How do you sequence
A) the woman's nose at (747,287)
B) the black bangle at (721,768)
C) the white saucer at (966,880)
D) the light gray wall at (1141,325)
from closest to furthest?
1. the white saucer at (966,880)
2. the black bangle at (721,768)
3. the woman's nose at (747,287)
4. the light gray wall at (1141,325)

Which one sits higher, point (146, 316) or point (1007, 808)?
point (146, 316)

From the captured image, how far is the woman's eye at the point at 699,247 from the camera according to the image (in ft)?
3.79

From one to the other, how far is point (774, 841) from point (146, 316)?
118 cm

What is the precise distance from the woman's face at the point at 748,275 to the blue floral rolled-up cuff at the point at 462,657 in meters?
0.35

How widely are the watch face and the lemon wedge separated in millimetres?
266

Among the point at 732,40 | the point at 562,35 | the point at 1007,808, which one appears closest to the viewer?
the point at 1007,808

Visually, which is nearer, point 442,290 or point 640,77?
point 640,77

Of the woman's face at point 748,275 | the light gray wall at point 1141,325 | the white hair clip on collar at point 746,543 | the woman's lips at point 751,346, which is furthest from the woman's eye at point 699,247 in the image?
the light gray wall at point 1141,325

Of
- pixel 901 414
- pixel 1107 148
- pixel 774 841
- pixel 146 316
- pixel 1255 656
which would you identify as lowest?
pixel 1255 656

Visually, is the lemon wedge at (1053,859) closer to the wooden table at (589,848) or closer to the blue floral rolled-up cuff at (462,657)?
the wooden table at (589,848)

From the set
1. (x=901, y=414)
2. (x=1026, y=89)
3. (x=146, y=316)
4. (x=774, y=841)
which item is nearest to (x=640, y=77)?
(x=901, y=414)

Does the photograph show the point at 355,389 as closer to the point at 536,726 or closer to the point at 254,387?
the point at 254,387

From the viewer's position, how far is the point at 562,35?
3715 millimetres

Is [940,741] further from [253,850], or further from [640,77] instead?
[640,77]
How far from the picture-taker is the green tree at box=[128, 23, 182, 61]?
...
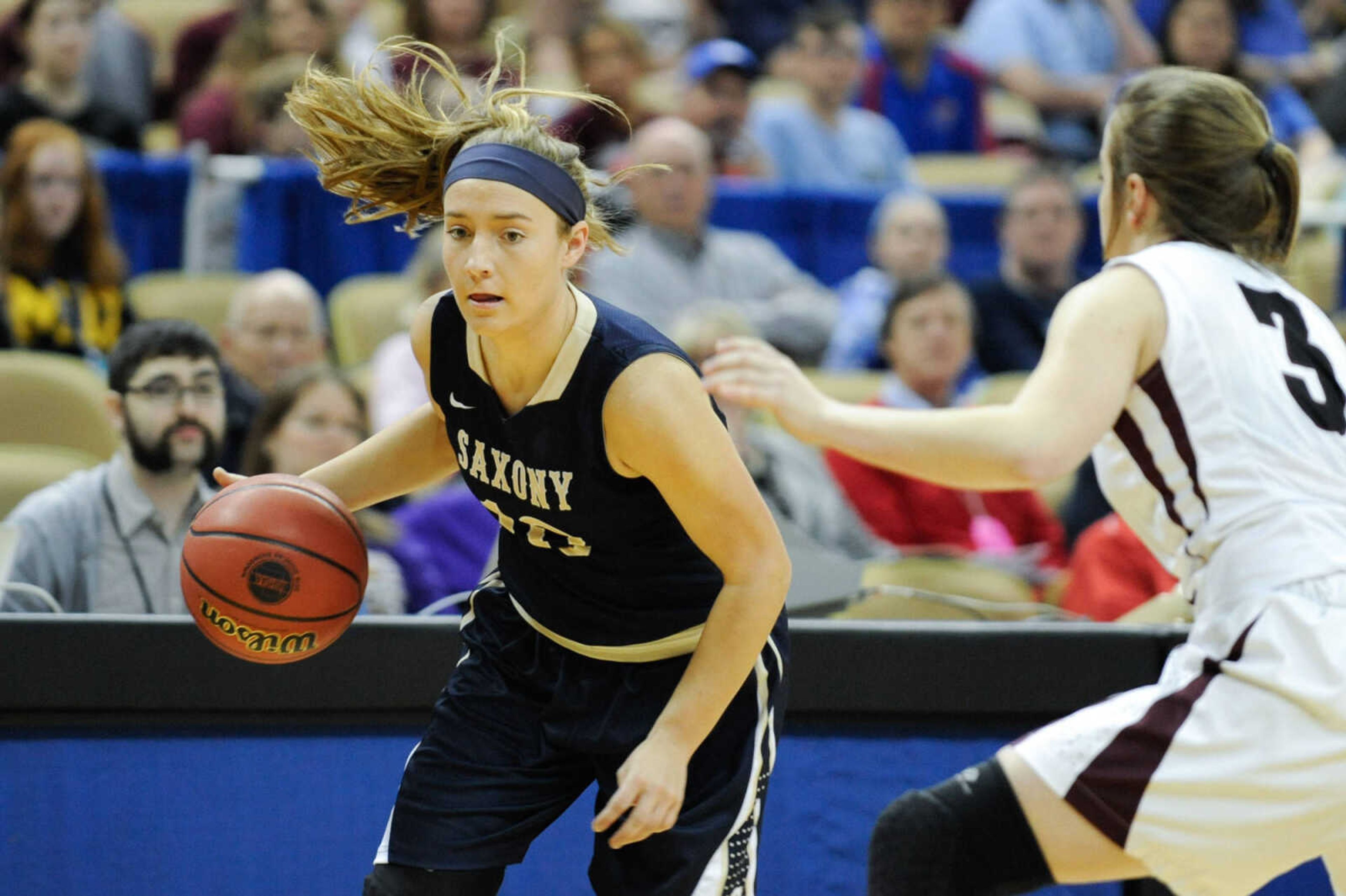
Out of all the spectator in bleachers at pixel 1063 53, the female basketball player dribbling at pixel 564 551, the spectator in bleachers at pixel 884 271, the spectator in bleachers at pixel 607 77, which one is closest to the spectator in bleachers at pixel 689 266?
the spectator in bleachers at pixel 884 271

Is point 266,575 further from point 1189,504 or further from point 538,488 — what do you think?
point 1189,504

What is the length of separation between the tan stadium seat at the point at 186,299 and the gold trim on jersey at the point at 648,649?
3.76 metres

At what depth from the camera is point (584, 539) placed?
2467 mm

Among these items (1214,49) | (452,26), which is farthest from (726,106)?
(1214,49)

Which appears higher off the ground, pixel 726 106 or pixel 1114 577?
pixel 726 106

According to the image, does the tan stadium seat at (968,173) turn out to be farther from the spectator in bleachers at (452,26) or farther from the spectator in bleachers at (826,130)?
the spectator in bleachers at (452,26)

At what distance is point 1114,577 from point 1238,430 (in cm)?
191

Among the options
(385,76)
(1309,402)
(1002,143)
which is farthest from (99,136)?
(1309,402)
---
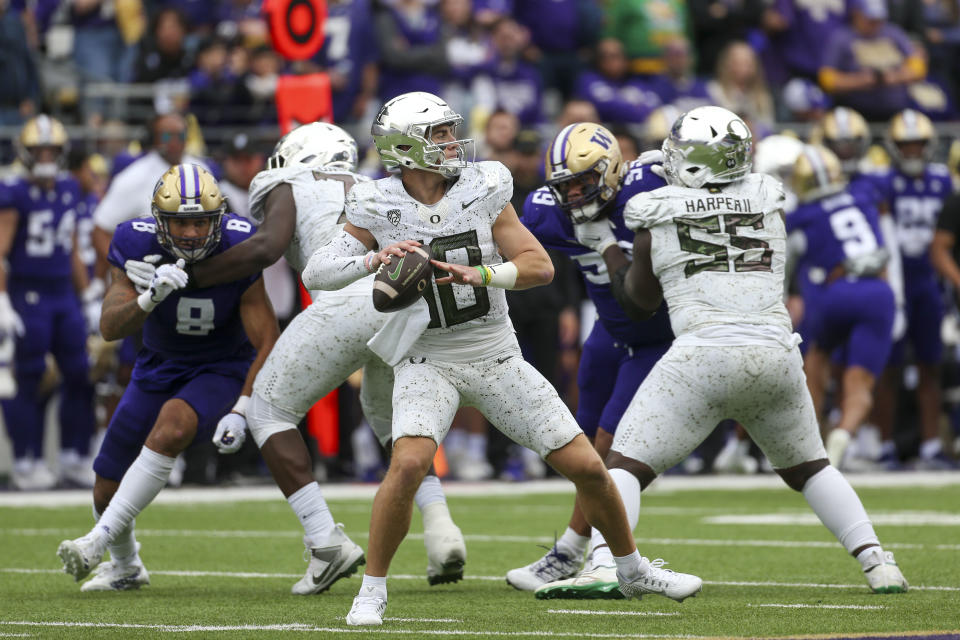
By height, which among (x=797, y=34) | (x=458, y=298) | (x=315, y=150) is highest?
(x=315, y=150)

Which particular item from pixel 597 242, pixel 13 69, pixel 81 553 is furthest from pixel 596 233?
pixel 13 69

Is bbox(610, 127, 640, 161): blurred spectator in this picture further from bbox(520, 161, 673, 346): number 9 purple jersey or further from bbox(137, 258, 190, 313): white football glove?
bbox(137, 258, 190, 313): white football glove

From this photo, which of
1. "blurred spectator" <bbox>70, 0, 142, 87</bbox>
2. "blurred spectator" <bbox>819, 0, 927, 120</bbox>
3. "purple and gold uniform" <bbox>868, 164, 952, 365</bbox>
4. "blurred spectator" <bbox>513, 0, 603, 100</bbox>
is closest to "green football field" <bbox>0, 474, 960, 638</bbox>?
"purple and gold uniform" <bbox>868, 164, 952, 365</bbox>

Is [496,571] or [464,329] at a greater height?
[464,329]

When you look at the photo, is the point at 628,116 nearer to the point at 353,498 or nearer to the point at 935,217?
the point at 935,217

What is being asked: How many lines in the entries above contain the word "gold"? Reply with the number alone.

Solution to the problem: 3